CIVIL APPEAL No.1774 of 1992
In this appeal, M/s Hotel & Allied Traders Pvt.
Ltd.-the assessee sought benefit of investment allowance
under Section 32A of the Act for the assessment year 1978-79
by contending that assessee-company was an industrial
undertaking engaged in manufacturing activity. That claim
was finally rejected by the Tribunal by holding that
assessee cannot be considered to be an industrial company
engaged in manufacturing or processing of articles and hence
was not entitled to get benefit under Section 32A of the
Act. Further the Tribunal relied upon the decision in
C.I.T., Kerala v. Casino Pvt. Ltd. [1973 (91) ITR 289] of
the High Court. Against that order petition under section
256(2) of the Act was filed before the High Court of Kerala
which was rejected by order dated 7.1.1985. That order is
challenged in this appeal.
S.L.P.(C) No. 324/1997
Leave granted.
In this appeal also, the assessee Hotel Shashi
Private Ltd., a company engaged in the business of running a
hotel named the Valley View Resort situated at Mahableshwar,
claimed the benefit of investment allowance under Section
32A of the Act. Finally, that claim was rejected by the
Tribunal. The application for reference by the Tribunal was
also rejected as the issue involved was covered by the
decision of the Bombay High Court in Fariyas Hotels Pvt.

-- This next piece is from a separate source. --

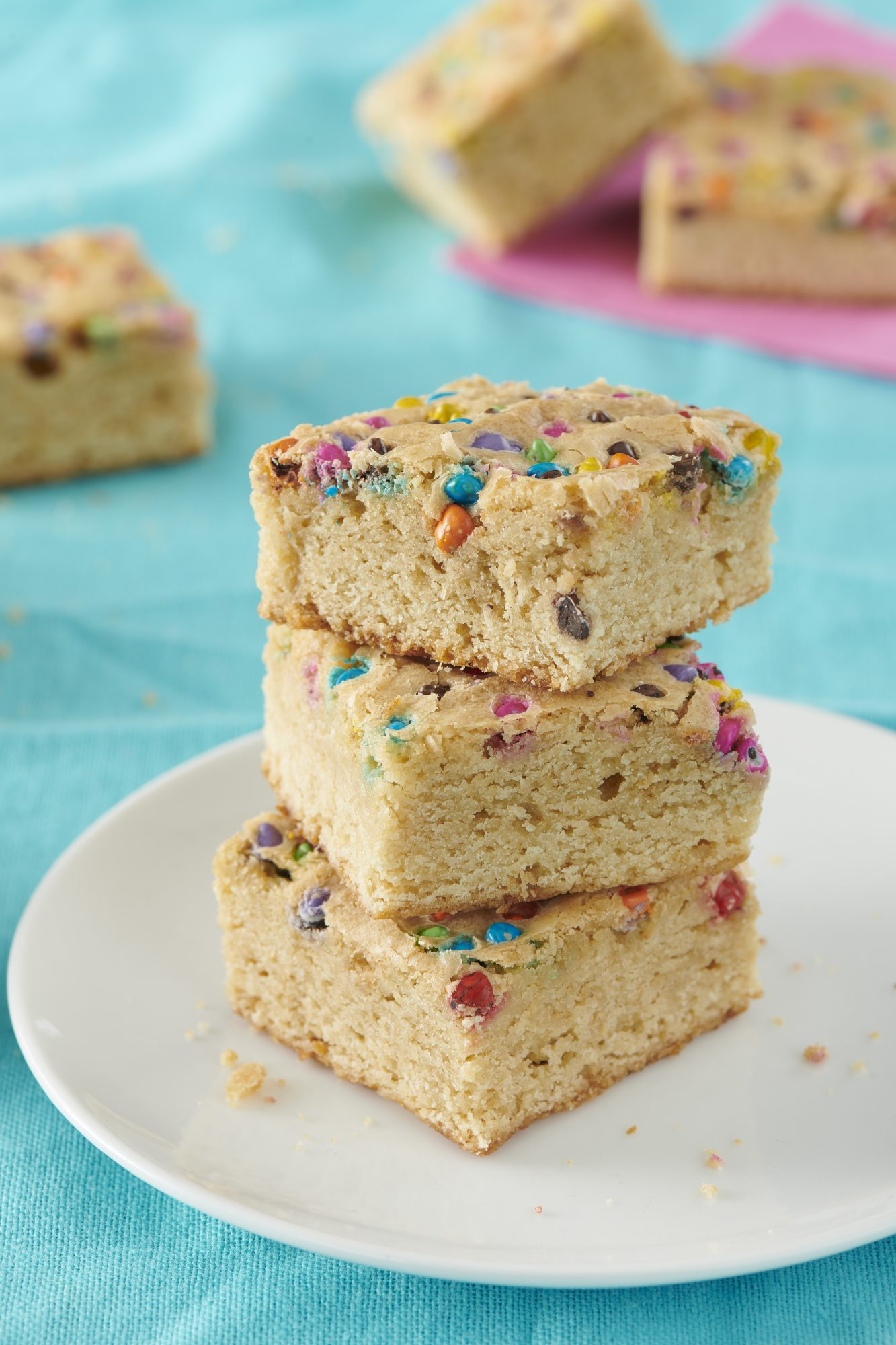 Funfetti Blondie Brownie Lifestyle 1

Ltd. v. Commissioner of Income Tax, [1995 (211) ITR 390].
For the said reason, the Bombay High Court also rejected the
reference application vide its order dated 3.9.1997. That
order is challenged in this appeal.
Relevant parts of the provisions that are required to
be considered:
For appreciating the contentions raised by the learned
counsel for the parties, we would first refer to the
relevant provisions of the Act.
Section 80: Deductions to be made in computing total
income. Section 80J: Deduction in respect of profits and
gains from newly established industrial undertakings or
ships or hotel business in certain cases.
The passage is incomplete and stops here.